(7) The differences in the form and elevation of our continents, and in the consequent distribution of surfaces of different absorbent and radiating power, and of the oceanic currents, are known causes of climatal change, and have been referred to in these papers as competent to account for many, at least, of the phenomena.

(8) Reference has already been made, in connection with the distribution of plants, to the possibility that the primeval atmosphere was richer in carbon than that of more modern times, and that this might operate to produce diminution of radiation, and consequent uniformity of temperature; but this cause could not have been efficient in the later geological periods.

There may thus be said to remain two theories of those enumerated by Wood, to which more detailed consideration may be given, namely, numbers four and seven, which may be named respectively those of Croll and Lyell, or the astronomical and geographical theories.

The late Mr. Croll has, in his valuable work "Climate and Time," and in various memoirs, brought forward an ingenious astronomical theory to account for changes of climate. This theory, as stated by himself, is that when the eccentricity of the earth's orbit is at a high value, and the northern winter solstice is in perihelion, agencies are brought into operation which make the south-east trade winds stronger than the north-east, and compel them to blow over upon the northern hemisphere as far as the Tropic of Cancer. The result is that all the great equatorial currents of the ocean are impelled into the northern hemisphere, which thus, in consequence of the immense accumulation of warm water, has its temperature raised, so that ice and snow must, to a great extent, disappear from the Arctic regions. In the prevalence of the converse conditions the Arctic zone becomes clad in ice, and the southern has its temperature raised.

At the same time, according to Croll's calculations, the accumulation of ice on either pole would tend, by shifting the earth's centre of gravity, to raise the level of the ocean and submerge the land on the colder hemisphere. Thus a submergence of land would coincide with a cold condition, and emergence with increasing warmth. Facts already referred to, however, show that this has not always been the case, but that in many cases submergence was accompanied with the influx of warm equatorial waters and a raised temperature, this apparently depending on the question of local distribution of land and water; and this, in its turn, being regulated not always by mere shifting of the centre of gravity, but by foldings occasioned by contraction, by equatorial subsidences resulting from the retardation of the earth's rotation, and by the excess of material abstracted by ice and frost from the Arctic regions, and drifted southward along the lines of arctic currents. This drifting must in all geological times have greatly exceeded, as it certainly does at present, the denudation caused by atmospheric action at the equator, and must have tended to increase the disposition to equatorial collapse occasioned by retardation of rotation.[178]

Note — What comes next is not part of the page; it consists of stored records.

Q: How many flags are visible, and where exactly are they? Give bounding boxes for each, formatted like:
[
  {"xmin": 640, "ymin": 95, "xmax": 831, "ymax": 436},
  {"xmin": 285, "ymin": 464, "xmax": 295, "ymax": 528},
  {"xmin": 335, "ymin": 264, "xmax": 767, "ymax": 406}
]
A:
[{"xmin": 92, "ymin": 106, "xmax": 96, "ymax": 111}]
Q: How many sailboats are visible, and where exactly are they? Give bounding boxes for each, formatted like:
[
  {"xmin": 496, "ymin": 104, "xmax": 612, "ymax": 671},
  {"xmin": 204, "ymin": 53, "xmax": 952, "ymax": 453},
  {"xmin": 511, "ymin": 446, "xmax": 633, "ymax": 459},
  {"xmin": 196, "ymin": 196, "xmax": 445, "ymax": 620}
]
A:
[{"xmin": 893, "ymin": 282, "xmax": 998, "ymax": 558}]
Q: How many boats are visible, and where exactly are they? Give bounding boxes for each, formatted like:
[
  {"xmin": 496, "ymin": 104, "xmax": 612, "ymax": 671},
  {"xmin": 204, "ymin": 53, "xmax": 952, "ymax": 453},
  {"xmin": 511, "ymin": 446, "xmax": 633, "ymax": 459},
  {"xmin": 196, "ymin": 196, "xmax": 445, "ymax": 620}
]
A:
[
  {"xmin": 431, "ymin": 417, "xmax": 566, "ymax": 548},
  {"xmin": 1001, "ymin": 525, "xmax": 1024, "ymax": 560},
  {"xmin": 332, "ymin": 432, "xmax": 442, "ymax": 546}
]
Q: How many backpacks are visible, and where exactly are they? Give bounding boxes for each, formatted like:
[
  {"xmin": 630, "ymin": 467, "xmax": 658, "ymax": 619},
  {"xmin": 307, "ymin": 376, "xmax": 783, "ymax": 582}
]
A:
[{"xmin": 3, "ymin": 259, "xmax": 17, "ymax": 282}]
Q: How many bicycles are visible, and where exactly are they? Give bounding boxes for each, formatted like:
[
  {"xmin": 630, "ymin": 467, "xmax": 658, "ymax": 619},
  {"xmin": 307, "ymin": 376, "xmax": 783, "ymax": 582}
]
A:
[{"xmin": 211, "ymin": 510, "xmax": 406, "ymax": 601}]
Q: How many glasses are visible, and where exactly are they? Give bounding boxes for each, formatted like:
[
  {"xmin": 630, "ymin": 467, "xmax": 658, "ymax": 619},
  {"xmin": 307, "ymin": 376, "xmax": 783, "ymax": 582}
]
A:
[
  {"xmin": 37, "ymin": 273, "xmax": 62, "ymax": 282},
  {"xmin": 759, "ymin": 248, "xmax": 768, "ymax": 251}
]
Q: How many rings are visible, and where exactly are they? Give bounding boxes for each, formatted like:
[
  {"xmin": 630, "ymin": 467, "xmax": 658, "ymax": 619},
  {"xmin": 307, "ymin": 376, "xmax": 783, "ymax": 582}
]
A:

[178] Croll, in "Climate and Time," and in a note read before the British Association in 1876, takes an opposite view; but this is clearly contrary to the facts of sedimentation, which show a steady movement of débris toward the south and south-west.

While such considerations as those above referred to tend to reduce the practical importance of Mr. Croll's theory, on the other hand they tend to remove one of the greatest objections against it—namely, that founded on the necessity of supposing that glacial periods recur with astronomical regularity in geological time. They cannot do so if dependent on other causes inherent in the earth itself, and producing important movements of its crust.

Sir Robert Ball has in a recent work very ingeniously improved this theory by showing that Croll was mistaken in assigning equal amounts of heat to the earth, as a whole, in the periods of greater and less eccentricity. This would tend to augment the effect of astronomical revolutions as causes of difference of temperature; but has no bearing on the more serious geological objections to the theory in question.

A fatal objection, however, to Croll's theory, the force of which has been greatly increased by recent discoveries, is that the astronomical causes which he adduces would place the close of the last Glacial period at least 80,000 years ago, whereas it is now certainly known from geological facts that the close of the last Glacial period cannot be older than about an eighth or a tenth of that time. This difficulty seems to have caused the greater number of geologists, specially acquainted with the later geological periods, to regard this theory as quite inapplicable to the facts.